Un commentaire est associé à cet article. Vous pouvez le consulter et réagir à votre tour.
650919 février 20233 (14H50) – Deux ou trois semaines après que l’“Opération Militaire Spéciale’ (OMS), comme la nomment les Russes, ait été lancée, le sentiment général était que les USA seraient le grand vainqueur de cet énorme événement. Aujourd’hui, un homme aussi sage et expérimenté qu’Alastair Crooke peut sans crainte proposer ce titre d’un commentaire (voir ce jour) sur cette crise, qui dit exactement le contraire :
« An unexpected insight (for the élite): The US may be the biggest loser in the war on Russia. »

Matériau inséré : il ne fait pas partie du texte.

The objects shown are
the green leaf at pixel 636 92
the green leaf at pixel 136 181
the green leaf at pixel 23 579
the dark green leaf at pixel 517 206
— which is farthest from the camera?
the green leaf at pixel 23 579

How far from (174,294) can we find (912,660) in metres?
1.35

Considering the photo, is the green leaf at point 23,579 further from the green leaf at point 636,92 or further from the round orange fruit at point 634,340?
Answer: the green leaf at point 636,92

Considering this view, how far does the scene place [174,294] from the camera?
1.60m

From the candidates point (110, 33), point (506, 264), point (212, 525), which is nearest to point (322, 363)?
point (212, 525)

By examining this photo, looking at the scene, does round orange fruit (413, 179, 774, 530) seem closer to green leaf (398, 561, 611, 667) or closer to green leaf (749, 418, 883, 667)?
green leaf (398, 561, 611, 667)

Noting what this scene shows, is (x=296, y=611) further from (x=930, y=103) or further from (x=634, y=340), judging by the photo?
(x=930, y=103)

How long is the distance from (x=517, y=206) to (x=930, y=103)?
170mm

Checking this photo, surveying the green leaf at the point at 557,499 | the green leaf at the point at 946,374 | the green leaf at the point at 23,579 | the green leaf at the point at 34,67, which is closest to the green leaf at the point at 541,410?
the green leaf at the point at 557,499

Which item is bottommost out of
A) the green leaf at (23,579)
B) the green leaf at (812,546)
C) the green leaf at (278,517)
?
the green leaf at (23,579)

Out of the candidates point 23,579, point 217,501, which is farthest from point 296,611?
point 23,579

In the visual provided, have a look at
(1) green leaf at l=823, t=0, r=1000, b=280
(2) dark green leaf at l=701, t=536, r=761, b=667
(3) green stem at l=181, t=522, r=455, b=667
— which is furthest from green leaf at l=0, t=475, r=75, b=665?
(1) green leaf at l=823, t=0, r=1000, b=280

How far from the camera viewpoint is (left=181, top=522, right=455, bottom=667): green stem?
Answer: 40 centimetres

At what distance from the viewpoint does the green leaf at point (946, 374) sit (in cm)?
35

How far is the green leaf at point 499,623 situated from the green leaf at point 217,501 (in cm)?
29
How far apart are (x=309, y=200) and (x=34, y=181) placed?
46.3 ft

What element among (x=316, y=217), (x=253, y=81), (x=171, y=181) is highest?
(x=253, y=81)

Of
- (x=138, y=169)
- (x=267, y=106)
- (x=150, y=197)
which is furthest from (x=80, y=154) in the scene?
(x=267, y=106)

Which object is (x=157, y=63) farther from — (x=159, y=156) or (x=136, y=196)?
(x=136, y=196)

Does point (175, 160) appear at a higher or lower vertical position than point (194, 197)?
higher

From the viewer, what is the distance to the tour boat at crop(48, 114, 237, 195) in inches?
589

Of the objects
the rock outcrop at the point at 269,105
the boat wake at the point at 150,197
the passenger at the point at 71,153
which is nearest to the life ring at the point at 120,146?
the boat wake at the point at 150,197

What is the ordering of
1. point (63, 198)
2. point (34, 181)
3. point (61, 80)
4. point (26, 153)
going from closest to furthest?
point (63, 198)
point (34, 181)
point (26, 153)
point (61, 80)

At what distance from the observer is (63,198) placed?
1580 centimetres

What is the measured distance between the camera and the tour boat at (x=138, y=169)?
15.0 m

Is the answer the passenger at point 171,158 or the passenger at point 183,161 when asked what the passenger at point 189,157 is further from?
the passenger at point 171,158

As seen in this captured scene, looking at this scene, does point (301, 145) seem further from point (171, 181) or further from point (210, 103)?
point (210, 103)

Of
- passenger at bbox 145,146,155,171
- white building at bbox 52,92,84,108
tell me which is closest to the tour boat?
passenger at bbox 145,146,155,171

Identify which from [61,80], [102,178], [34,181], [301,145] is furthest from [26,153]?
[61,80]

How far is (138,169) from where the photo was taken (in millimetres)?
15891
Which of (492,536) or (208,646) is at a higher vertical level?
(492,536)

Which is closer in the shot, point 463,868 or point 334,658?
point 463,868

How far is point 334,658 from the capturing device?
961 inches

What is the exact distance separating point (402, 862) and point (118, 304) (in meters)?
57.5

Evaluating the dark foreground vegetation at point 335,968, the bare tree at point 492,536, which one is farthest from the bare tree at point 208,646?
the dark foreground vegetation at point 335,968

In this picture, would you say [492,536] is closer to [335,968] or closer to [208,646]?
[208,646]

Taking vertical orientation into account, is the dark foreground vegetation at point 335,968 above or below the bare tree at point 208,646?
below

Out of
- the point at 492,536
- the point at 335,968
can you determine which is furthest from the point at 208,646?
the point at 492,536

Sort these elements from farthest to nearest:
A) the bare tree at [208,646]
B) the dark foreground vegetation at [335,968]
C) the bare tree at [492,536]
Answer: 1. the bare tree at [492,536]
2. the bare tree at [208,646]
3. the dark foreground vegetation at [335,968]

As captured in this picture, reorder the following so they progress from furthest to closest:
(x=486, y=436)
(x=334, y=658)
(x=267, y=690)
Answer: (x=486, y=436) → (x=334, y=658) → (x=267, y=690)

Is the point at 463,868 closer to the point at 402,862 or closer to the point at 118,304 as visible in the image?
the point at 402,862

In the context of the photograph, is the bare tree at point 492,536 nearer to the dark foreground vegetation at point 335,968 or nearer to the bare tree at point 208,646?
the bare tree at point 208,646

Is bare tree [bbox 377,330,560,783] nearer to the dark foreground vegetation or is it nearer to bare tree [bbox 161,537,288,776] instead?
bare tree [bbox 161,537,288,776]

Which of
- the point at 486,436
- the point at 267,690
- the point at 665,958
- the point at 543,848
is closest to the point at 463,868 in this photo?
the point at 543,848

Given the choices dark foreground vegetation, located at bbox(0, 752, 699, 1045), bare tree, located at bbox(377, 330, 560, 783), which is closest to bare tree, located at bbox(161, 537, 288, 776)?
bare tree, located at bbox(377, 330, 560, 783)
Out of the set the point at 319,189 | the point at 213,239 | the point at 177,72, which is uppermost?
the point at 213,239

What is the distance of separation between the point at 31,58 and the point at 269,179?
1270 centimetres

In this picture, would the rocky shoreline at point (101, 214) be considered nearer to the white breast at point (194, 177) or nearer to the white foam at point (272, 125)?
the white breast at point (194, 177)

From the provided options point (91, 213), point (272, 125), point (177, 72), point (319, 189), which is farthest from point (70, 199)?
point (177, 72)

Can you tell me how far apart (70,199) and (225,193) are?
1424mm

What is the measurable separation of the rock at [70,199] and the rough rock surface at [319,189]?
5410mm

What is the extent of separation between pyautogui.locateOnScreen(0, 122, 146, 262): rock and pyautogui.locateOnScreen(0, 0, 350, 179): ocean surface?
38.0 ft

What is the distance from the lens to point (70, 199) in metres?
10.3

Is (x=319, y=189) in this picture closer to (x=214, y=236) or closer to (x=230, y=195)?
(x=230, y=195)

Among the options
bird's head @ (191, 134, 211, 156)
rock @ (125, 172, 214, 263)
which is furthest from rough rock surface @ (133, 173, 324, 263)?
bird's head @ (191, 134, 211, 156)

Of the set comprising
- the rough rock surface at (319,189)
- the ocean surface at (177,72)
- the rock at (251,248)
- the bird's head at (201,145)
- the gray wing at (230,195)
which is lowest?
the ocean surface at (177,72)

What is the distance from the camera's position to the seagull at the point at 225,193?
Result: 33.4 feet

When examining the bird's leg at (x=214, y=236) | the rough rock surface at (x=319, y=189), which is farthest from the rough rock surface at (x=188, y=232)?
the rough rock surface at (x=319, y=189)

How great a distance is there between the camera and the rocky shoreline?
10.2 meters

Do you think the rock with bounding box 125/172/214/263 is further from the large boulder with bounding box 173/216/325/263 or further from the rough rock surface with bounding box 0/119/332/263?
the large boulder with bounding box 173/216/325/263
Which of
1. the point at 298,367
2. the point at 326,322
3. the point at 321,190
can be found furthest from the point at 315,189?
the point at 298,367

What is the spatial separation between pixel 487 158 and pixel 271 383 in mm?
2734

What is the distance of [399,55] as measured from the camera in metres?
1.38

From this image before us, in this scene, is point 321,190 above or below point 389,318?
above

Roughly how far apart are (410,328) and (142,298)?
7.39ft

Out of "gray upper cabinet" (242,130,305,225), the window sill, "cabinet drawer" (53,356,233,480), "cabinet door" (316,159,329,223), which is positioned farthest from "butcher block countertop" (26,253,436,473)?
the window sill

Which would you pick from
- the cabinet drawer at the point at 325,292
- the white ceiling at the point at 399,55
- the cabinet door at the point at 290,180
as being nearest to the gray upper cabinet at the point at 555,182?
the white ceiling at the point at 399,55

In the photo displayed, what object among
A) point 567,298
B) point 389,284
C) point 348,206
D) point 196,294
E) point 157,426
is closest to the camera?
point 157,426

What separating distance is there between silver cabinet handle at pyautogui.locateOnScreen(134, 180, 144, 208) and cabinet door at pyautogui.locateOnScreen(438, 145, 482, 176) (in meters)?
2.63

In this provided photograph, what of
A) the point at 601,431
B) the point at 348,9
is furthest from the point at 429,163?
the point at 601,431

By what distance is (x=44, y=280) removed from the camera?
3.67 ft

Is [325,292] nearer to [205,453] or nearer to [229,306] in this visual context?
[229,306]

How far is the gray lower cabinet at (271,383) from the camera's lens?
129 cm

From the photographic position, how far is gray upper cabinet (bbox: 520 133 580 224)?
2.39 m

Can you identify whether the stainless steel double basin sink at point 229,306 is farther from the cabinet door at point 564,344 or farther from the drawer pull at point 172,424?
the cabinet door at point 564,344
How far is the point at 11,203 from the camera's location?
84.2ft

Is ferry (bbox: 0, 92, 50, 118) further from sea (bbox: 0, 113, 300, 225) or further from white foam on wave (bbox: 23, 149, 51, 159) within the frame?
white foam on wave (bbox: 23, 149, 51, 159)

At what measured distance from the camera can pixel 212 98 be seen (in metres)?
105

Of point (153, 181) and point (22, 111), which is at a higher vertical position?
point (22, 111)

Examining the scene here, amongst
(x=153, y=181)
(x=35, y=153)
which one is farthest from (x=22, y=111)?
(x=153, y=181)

Il peut le faire, ce long titre et l’esprit qui y préside, – de même que nous-mêmes, je le dis en écartant toute fausse humilité, nous pouvons assumer cette affirmation pour notre propre compte. On notera le parallèle voulu entre ces deux textes, y compris leurs formes et leur agencement (le texte de Crooke et nos réflexions à partir du texte de Crooke), avec le même ensemble publié il y a un an, le 20 mars 2022 : « Ukrisis, catastrophe potentielle » (le texte de Crooke) et « Réflexions sur “Ukrisis, catastrophe potentielle” » (réflexions à partir du texte de Crooke). De même, on le comprend, que c’est volontairement, et non sans une certaine ironie je vous le concède, qu’est repris, comme un clin d’œil, le titre du livre de Marc Bloch sur la défaite de la France de mai-juin 1940.
Il y a donc presque un an, après un mois de combat en Ukraine, qu’on pouvait commenter selon une conception concernant les USA présente dans nos colonnes depuis deux ou trois décennies, ces réflexions à partir d’un texte de Crooke qui annonçait et se prolonge dans celui d’aujourd’hui, comme ces réflexions d’il y a onze mois le font pour notre chef.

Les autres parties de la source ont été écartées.